FFPE sections were dewaxed in Histosafe (Adamas Instruments BV, Leersum, the Netherlands) and rehydrated in graded alcohols. Antigen retrieval was performed by boiling sections in 10 mM citrate buffer pH 6.0 (Dako, Glostrup, Denmark) for 30 minutes after which endogenous peroxidase was blocked for 10 minutes using 3% H2O2 in methanol. Sections were incubated for 30 minutes with 5% normal donkey serum (Jackson) in PAD and subsequently incubated overnight at 4°C with goat-anti-human-LAMP3 (R&D Systems), diluted 1:100 in PAD. Next, sections were incubated for 60 minutes with Biotin-conjugated donkey-anti-goat IgG (705-066-147, 1.5 mg/ml, Jackson) diluted 1:200 in PBS, after which they were incubated for 30 minutes with avidin-biotin complex reagent (Vector Laboratories, Inc, Burlingame, CA). After rinsing with deionized water, sections were incubated with diaminobenzidine (Invitrogen) for 10 minutes. Next, sections were rinsed with tap water and counterstained with hematoxylin (Klinipath) for 1 minute, after which they were dehydrated and mounted in mounting medium (Klinipath).
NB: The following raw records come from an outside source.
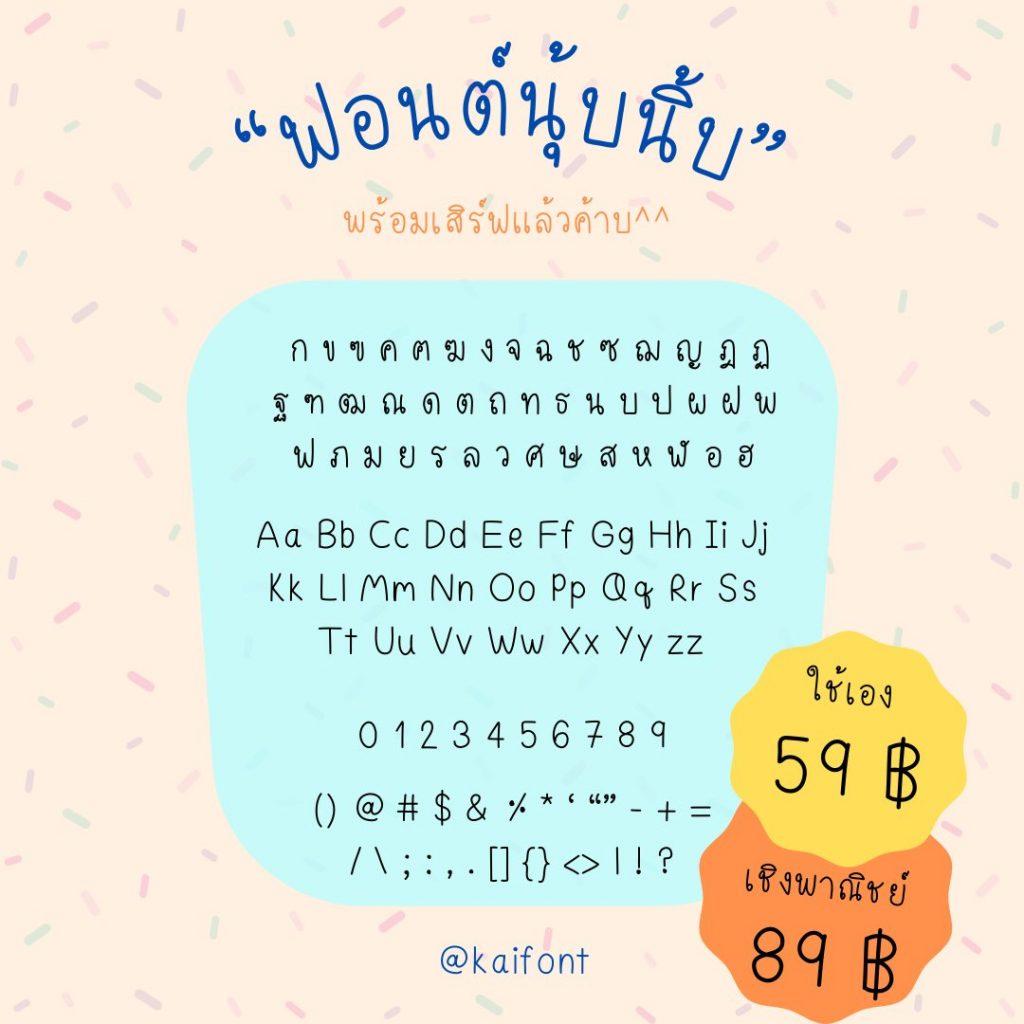ฟอนต์ภาษาไทย ลายมือน่ารัก ๆ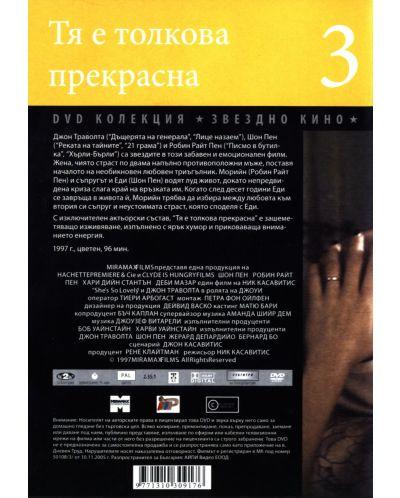 Тя е толкова прекрасна (DVD) - 2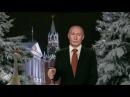 Прикол!!!поздравление Путина с 2013 годом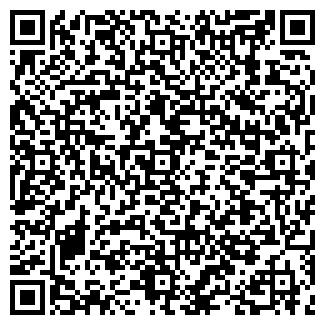 QR-код с контактной информацией организации РЕКЛАМА ТОО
All images were acquired using IP-lab imaging software (Scanalytics Inc, Fairfax, VA) in combination with a Leica DM 6000 (fluorescence) microscope.
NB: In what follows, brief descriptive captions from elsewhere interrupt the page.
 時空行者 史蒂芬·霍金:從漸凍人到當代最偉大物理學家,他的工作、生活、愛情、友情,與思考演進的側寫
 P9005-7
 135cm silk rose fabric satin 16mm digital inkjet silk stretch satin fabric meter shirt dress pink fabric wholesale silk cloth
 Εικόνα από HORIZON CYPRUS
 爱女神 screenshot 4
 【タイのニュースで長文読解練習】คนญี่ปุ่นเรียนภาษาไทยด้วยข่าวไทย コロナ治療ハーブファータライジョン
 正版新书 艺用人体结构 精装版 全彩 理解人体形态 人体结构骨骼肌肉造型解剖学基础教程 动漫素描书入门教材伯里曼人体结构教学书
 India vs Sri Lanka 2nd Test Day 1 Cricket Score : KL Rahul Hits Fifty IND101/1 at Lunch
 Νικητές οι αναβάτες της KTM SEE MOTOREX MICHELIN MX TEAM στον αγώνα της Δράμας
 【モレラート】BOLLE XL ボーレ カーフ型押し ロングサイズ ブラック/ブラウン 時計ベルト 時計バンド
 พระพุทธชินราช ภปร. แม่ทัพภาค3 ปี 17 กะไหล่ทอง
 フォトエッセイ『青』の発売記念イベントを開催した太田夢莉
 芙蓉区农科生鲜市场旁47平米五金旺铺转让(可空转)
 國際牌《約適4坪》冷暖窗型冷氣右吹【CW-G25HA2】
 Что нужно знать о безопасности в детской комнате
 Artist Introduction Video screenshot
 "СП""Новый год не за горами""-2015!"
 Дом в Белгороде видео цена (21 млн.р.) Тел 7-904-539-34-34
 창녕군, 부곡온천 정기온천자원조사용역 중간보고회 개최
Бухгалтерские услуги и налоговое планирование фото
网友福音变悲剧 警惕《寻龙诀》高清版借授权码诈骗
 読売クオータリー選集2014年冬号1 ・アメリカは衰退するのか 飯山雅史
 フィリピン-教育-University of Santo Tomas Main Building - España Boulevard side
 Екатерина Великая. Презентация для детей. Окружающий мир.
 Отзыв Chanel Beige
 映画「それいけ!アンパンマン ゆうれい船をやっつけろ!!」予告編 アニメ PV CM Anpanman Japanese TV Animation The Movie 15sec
Coded tumor tissues were used in accordance with the Code of Conduct of the Federation of Medical Scientific Societies in the Netherlands (Code for Proper Secondary Use of Human Tissue in the Netherlands, http://www.fmwv.nl). The study adhered to all relevant institutional and national guidelines, and was reported according to REMARK guidelines.19
A series of 183 patients with unilateral, resectable breast cancers who had undergone resection of their primary tumors between November 1987 and December 1997 were selected based on the availability of RNA in the tumor bank of the Department of Laboratory Medicine of the RUNMC.20 This bank contains material from breast cancer patients of 7 different hospitals of the Comprehensive Cancer Centre East in the Netherlands. The inclusion and exclusion criteria have been described earlier.20 Postoperative radiotherapy was given to the breast after an incomplete resection or after breast-conserving treatment, or parasternal when the tumor was medially localized. Axillary irradiation was given in the case of positive lymph nodes.
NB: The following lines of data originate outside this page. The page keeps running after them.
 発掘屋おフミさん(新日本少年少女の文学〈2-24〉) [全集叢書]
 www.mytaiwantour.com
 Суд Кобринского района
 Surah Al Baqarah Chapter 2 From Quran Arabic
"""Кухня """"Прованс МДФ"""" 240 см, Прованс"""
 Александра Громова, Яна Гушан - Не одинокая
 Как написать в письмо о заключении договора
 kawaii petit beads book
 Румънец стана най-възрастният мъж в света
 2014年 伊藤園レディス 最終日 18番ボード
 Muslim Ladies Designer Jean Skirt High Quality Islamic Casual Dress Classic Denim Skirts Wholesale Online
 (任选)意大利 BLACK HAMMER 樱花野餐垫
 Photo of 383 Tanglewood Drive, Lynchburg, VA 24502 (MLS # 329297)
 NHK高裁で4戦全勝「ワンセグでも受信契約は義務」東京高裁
A TMA was constructed from FFPE tissues as described above from another cohort of 61 breast cancer patients who had undergone lumpectomy and radiotherapy as primary treatment of their tumors between 1991 and 1996 at the Rijnstate Hospital, Arnhem, the Netherlands. These patients had no involved axillary lymph nodes and received no systemic adjuvant therapy, as was the practice at the time. Other clinicopathologic characteristics (steroid hormone receptor status, tumor size, and histologic grade) were essentially similar to those of the cohort from which RNA was extracted.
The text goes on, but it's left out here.